NEW YORK (TheStreet) -- Financial advisors may be sending a mixed message when it comes to active vs. passive investing. When asked what would be the best way for a mid-career person to invest for retirement, most advisors (42%) said index funds. Just 18% believed actively managed mutual funds were the way to go, according to a recent Bloomberg Markets survey of advisors and money managers.
But are these the recommendations you’re hearing from your financial advisor? Perhaps not, according to the results of another study.
"More than half of advisors have not shifted their relative mix of actively managed and passively managed solutions in the past year," says research issued by Practical Perspectives, an independent consulting and research firm. The report reveals that while advisors are embracing low-cost passive investing, active management remains a major component of the investment solutions offered to clients. In fact, 80% of the advisors surveyed by the firm admitted "significant or moderate" use of active management investments, particularly actively managed mutual funds.
"Advisors still perceive active management as the preferred option in several equity and fixed income asset classes including specialty equities, international, emerging markets, small cap, high yield and strategic income," the report adds.
But this "tactical" use of active management in what are believed to be markets with "alpha" opportunity doesn’t hold up, according to research conducted by S&P Dow Jones Indices.
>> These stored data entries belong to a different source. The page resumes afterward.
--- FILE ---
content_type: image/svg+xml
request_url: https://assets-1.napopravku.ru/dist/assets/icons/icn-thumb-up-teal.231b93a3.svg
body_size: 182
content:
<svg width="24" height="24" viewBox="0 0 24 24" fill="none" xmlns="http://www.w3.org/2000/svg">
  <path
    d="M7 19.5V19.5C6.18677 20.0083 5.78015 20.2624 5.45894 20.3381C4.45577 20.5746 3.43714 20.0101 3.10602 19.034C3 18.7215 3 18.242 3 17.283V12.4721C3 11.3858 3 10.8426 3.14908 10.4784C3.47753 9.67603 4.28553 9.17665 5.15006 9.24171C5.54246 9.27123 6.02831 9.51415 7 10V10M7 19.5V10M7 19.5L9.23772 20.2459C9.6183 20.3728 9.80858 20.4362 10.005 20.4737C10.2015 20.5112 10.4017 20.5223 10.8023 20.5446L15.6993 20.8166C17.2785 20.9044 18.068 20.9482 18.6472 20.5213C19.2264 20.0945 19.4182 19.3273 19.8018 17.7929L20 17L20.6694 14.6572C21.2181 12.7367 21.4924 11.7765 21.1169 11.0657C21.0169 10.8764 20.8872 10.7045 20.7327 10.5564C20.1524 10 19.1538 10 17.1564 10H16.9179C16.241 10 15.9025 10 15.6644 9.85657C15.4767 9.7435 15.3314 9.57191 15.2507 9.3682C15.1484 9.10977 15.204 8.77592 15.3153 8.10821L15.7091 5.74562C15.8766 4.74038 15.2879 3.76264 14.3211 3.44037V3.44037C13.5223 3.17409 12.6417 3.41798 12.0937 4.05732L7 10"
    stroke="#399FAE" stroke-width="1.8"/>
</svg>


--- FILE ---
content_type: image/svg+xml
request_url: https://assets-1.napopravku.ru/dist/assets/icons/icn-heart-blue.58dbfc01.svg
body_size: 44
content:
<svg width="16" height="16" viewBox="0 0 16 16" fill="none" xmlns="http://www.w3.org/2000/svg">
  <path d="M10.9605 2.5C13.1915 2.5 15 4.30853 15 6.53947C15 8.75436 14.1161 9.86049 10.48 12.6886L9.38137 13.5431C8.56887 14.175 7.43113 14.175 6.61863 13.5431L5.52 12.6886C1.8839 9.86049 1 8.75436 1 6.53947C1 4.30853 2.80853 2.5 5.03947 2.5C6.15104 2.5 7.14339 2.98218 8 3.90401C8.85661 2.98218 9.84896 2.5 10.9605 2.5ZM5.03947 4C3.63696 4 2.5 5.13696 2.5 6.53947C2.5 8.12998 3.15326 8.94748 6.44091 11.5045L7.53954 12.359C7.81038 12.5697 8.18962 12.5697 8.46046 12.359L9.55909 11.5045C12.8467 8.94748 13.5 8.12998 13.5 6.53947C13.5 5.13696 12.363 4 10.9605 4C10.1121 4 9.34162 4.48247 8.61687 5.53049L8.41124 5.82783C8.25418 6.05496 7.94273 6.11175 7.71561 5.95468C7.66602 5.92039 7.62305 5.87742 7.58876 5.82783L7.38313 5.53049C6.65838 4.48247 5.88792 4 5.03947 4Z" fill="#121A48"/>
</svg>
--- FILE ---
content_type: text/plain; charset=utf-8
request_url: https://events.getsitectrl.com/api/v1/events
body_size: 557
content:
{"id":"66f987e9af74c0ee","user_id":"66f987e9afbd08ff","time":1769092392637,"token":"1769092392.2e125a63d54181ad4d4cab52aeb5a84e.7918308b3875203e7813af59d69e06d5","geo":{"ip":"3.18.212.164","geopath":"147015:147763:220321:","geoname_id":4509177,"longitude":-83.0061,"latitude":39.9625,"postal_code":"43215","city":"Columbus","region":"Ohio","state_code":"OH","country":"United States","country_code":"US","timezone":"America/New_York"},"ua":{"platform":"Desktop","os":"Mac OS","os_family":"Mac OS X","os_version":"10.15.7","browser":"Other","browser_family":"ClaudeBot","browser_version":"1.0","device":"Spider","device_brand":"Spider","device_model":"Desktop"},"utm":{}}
The S&P Indices vs. Active (SPIVA) analysis compares S&P benchmarks to corresponding actively managed mutual funds.
"It is commonly believed that active management works best in inefficient environments, such as small-cap or emerging markets," writes Aye M. Soe, senior director of research at S&P Dow Jones Indices, in a research note. "This argument is disputed by the findings of [the latest] SPIVA Scorecard. The majority of small-cap active managers have been consistently underperforming the benchmark over the full 10-year period as well as each rolling 5-year period, with data starting in 2002."
And while the S&P 500 (SPY) saw double-digit returns for its third year in a row in 2014, the vast majority of large-cap fund managers underperformed the benchmark over short-term and long-term periods. As of Dec. 31, 2014, 86.44% of large-cap fund managers underperformed the benchmark over a one-year period. And over 5- and 10-year periods, 88.65% and 82.07% of large-cap managers failed to deliver incremental outperformance.
"Interestingly, the lowest percentage of outperformance by active managers has tended to occur in the best-performing asset classes," Soe adds. "Among the nine U.S. style categories, mid-cap growth was the best-performing asset class over the past 10 years, with the S&P MidCap 400 Growth returning 10.03%. However, it is also the category where the highest percentages of managers (91.81%) have underperformed."
And in 2014, the majority of the active managers investing in international, international small-cap and emerging markets equities fared worse than their benchmark indices, according to the S&P Indices report.